Tutorial for setting up Rose/Cylc in order to run JULES on CEDA JASMIN

Tutorial for setting up Rose/Cylc in order to run JULES on CEDA JASMIN
    (last updated 2 August 2023)

        1. First, complete the JASMIN setup at the following site:
          https://help.jasmin.ac.uk/category/158-getting-started
          If you have connection problems to ‘login1.jasmin’, see this page: https://help.jasmin.ac.uk/article/848-login-problems
        2. Request group workspace privilege and make sure that you receive group workspace privilege for ‘jules’ at this site: https://accounts.jasmin.ac.uk
          You might need to wait till after you get a JASMIN account for requesting this privilege.
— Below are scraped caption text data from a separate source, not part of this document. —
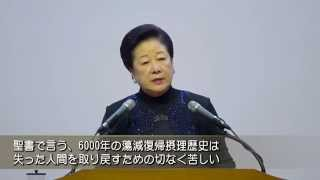 20151024 - True Mother's Message - Japanese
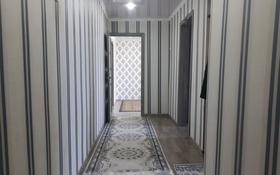 3-комнатная квартира, 63 м², 9/9 этаж, улица 50 лет Октября за 9.7 млн 〒 в Рудном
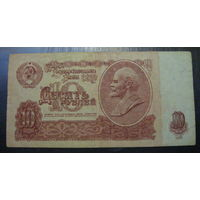 10 рублей СССР, 1961 года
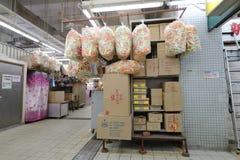 在九龙的香港湿市场 免版税图库摄影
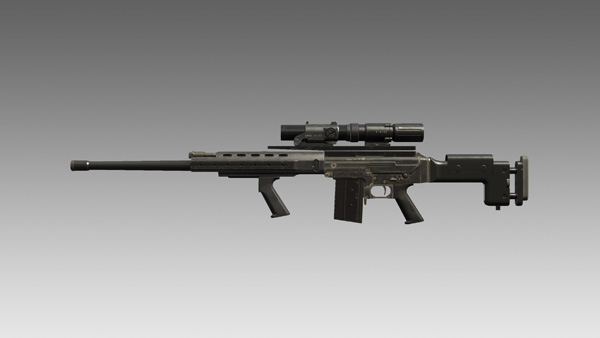 File:MGSV-AM-MRS-71-RIFLE.jpg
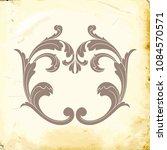 retro baroque decorations... | Shutterstock .eps vector #1084570571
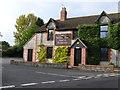 ST5724 : Walnut Tree Hotel and Restaurant West Camel by Nigel Mykura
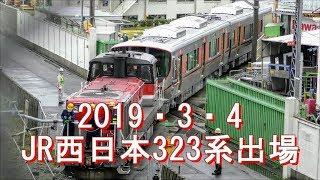 JR西日本323系出場2019・3・4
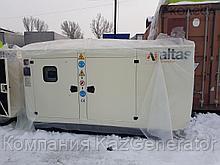 Дизельный генератор ALTAS AJ-R 150 (АВР) 120 кВт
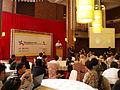 Wikimania 2007, taken by a-kuan.JPG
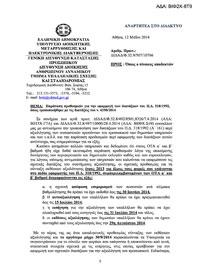 Παράταση προθεσμιών για την εφαρμογή των διατάξεων του Π.Δ. 318/1992, όπως τροποποιήθηκε με τις διατάξεις του Ν. 4250/2014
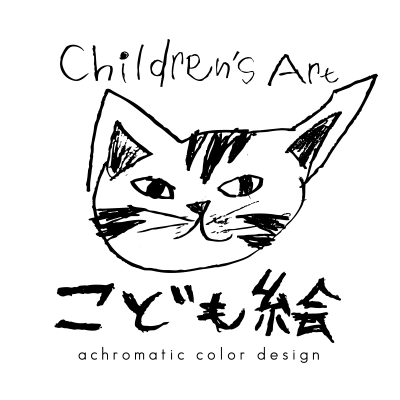 Children's Art / こども絵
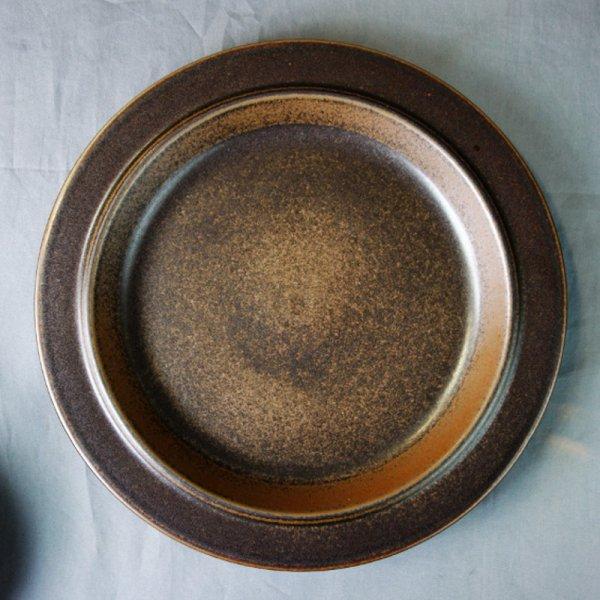 Ruska Plate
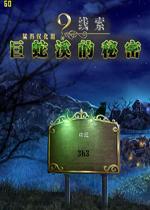 9线索:巨蛇溪的秘密中文破解版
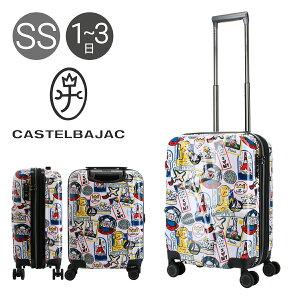 カステルバジャック スーツケース リフカ 35(40)L 47cm 3.2kg CAS-345162 CASTELBAJAC | ハード ファスナー 機内持ち込み | 拡張 TSAロック搭載 キャリーバッグ キャリーケース 当社限定 別注[PO10][bef][即日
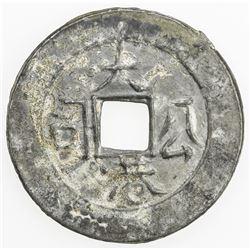 BORNEO: tin cash (7.12g), ND. EF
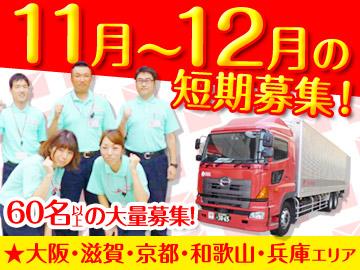日本郵便輸送株式会社 ★近畿エリア8営業所合同募集★のアルバイト情報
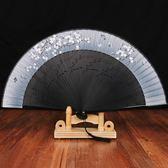 中國風扇子摺扇古風 女式復古典真絲綢摺疊扇 夏季和風日用扇  居家物語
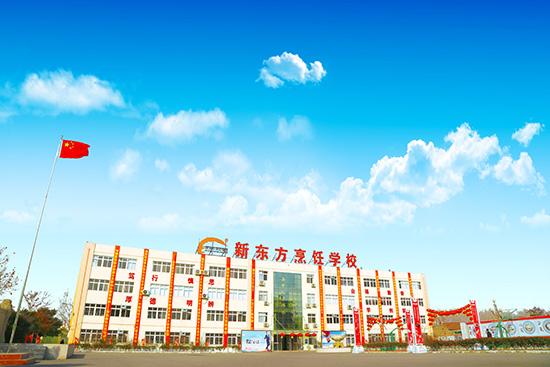 <a href=http://www.qdxdf.com target=_blank class=infotextkey>青岛新东方烹饪学校</a>.jpg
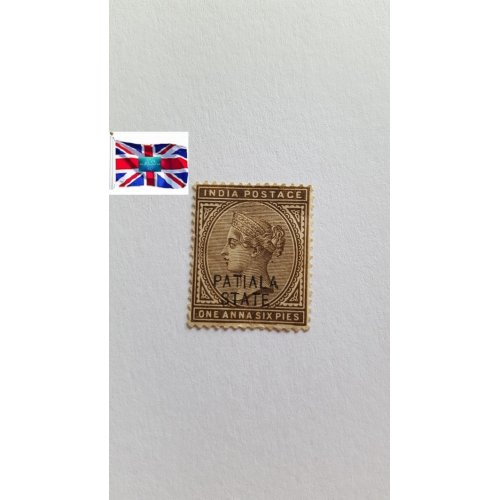 """Patiala (India, Princely States) 1891 """"Queen Victoria"""" 1'6 Indian anna"""
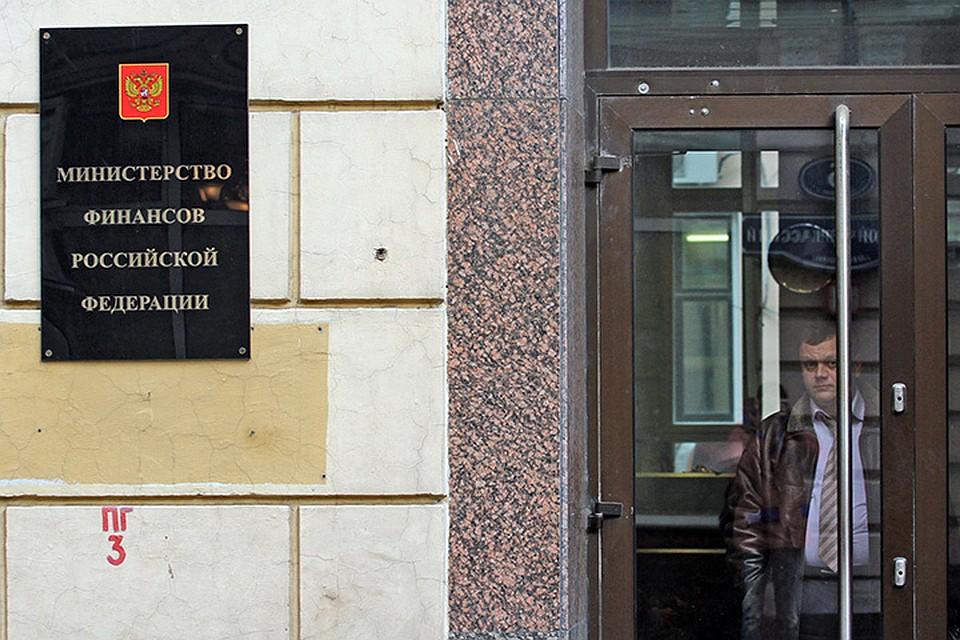 Министерство финансов РФ прогнозирует затяжной период стагнации в российской экономике в случае отсутствия реформ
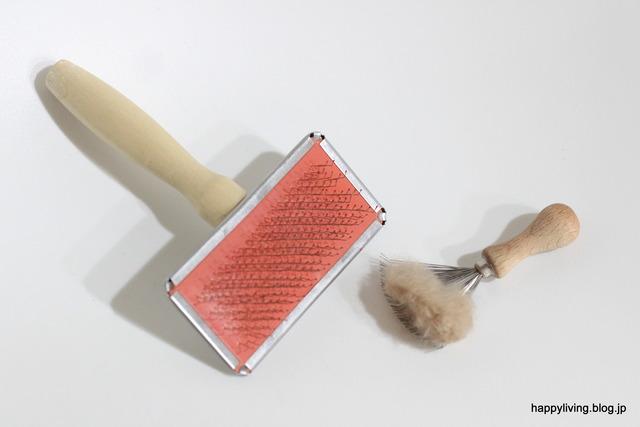 犬 シャンプー 自宅 ブラシ 掃除  レデッカー (2)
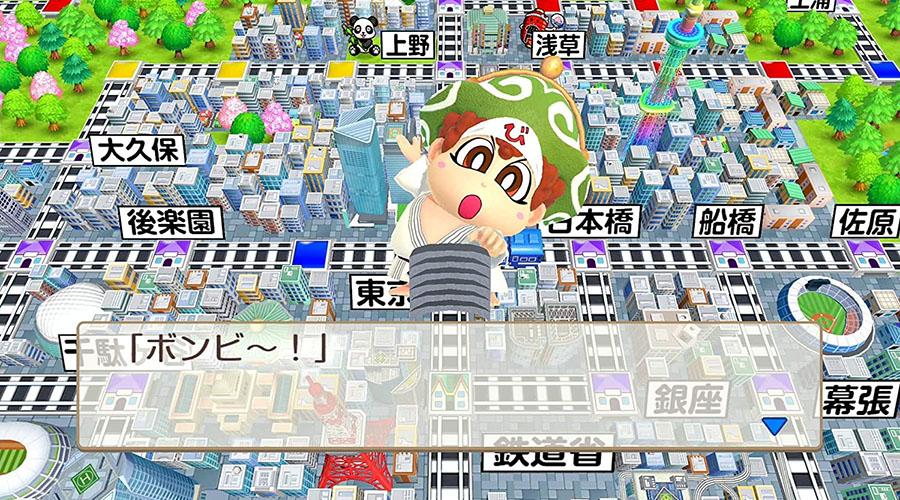 親子で遊べるSwitchソフト桃太郎電鉄2
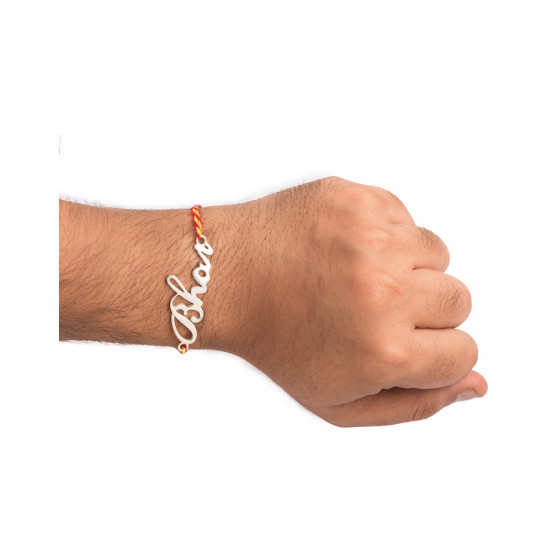 Silver Alloy Bhai Engraved Thread Rakhi for Bhaiya Brother Stylish and Latest Gift for Men Boys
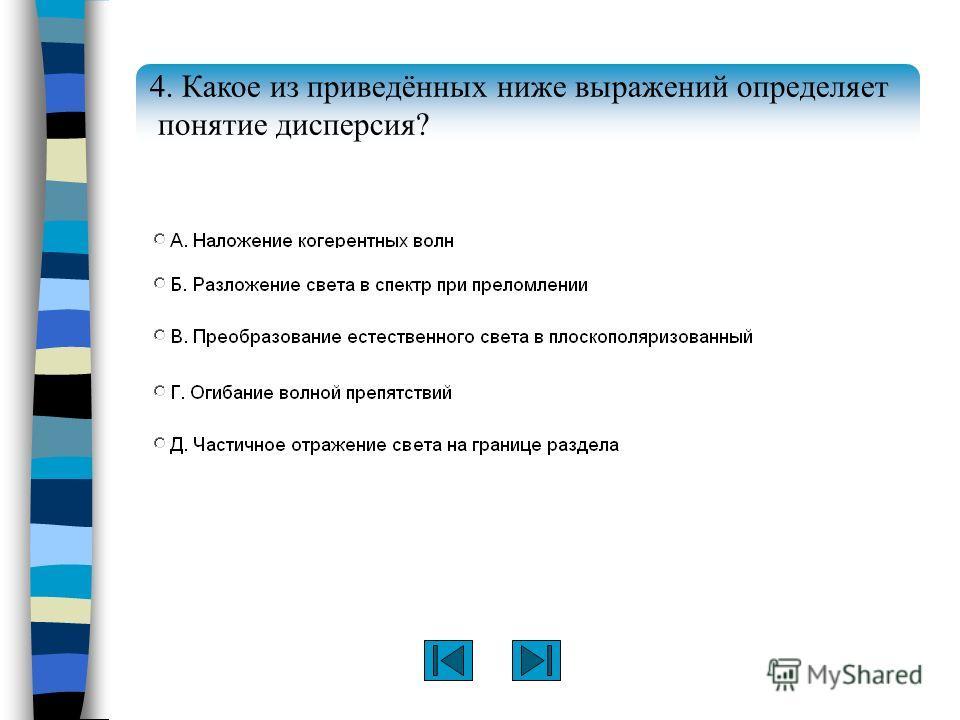 4. Какое из приведённых ниже выражений определяет понятие дисперсия?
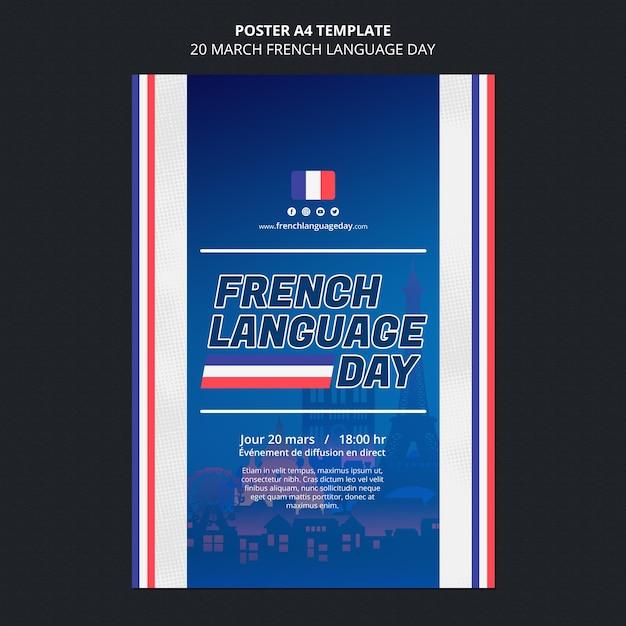 フランス語の日のポスターテンプレート Premium Psd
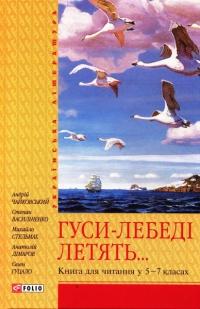 Гуси-лебеді летять. Книга для читання у 5-7 класах - фото книги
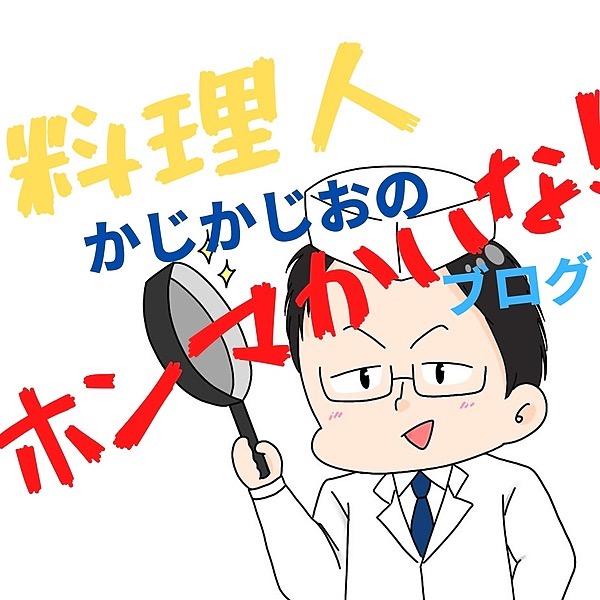 かじかじおのリンク (kajikajio2020) Profile Image | Linktree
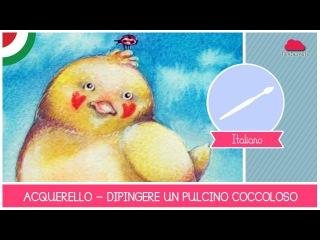 Corso di Acquerello BASE: tutorial come dipingere un pulcino coccoloso - LEZIONE 07
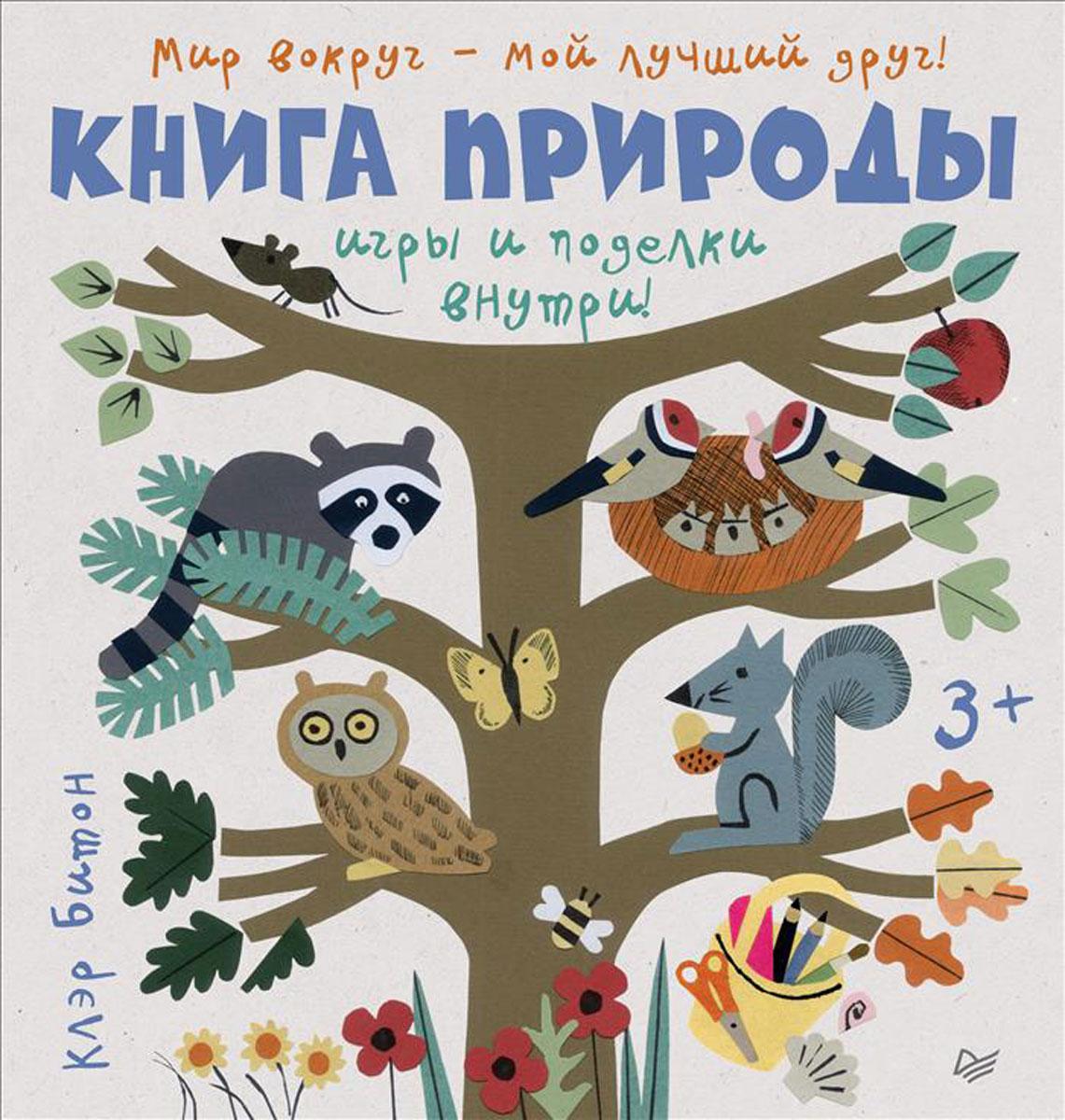 Клэр Битон Книга природы. Мир вокруг - мой лучший друг! клэр битон книга природы мир вокруг мой лучший друг
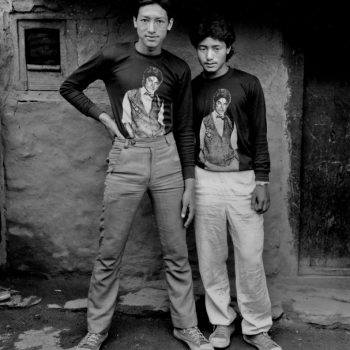 Фото Непальцев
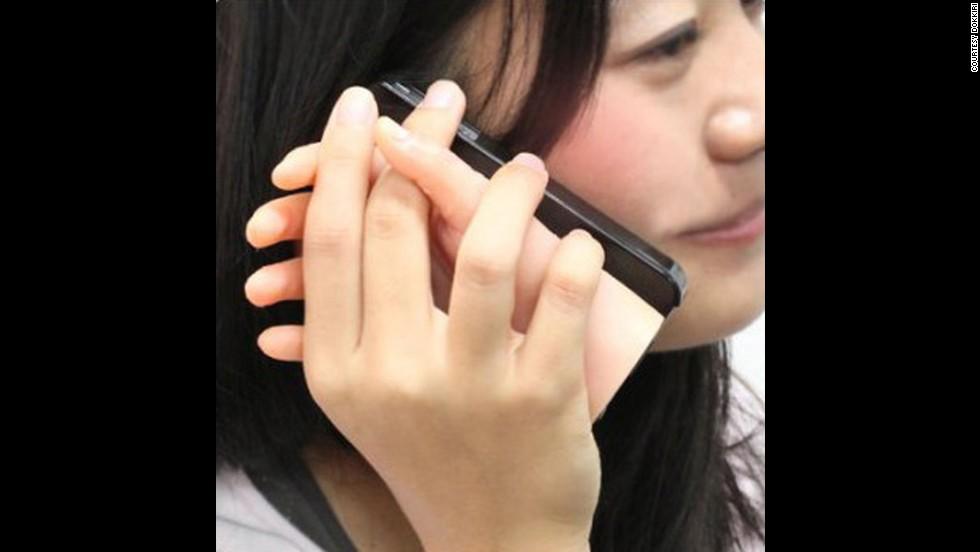 Las fundas de teléfono más raras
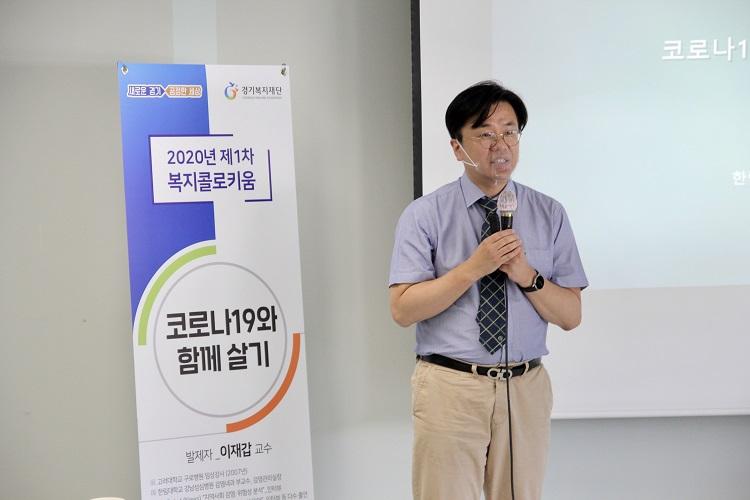 2020년 제1차 복지콜로키움 「포스트 코로나와 경기도의 대응」 -
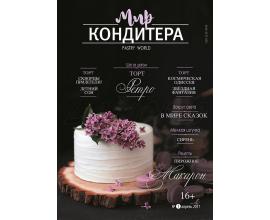 """журнал """"Мир кондитера"""""""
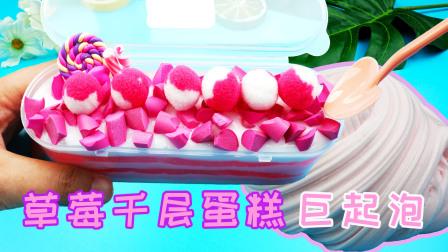 史莱姆手工泥大世界 拼多多买来的草莓千层蛋糕手工泥,看起来和真蛋糕一样就是不能吃!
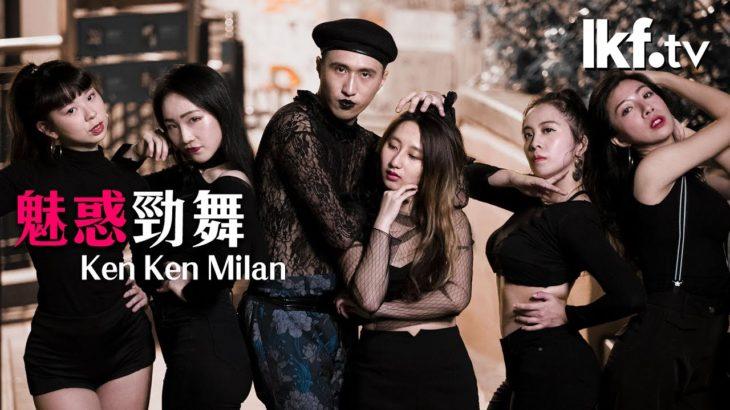 《香港態度》Vogue Dance | 魅惑勁舞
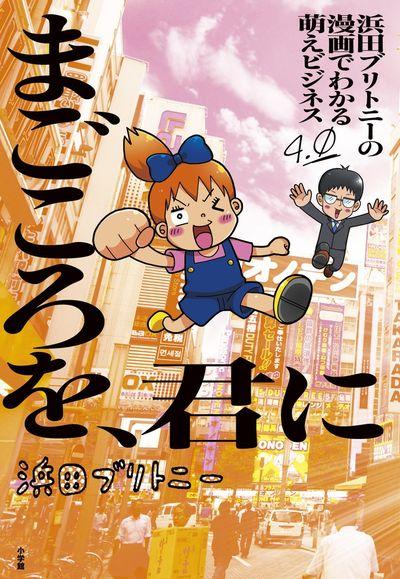 浜田ブリトニーの漫画でわかる萌えビジネス 第4集
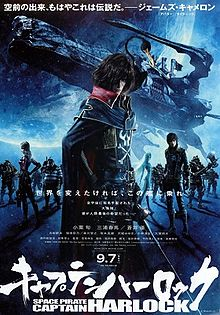 Space Pirate Captain Harlock film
          Granting of this privilege can take some period of time (e.g., days).
          You should receive an email that you have been granted the privilege to this group workspace.
          After you receive the email confirming that you have been granted this privilege, you can check to make sure that you have been granted access to this group workspace with this command: ls -ltr /gws/nopw/j04/jules from sci1.jasmin or cylc1.jasmin (skip ahead to step 4 here, if you need connection details), and with successful access to the GWS you should see a list of subdirectories of the jules GWS.
        3. Ask your project leader for help in getting an MOSRS account.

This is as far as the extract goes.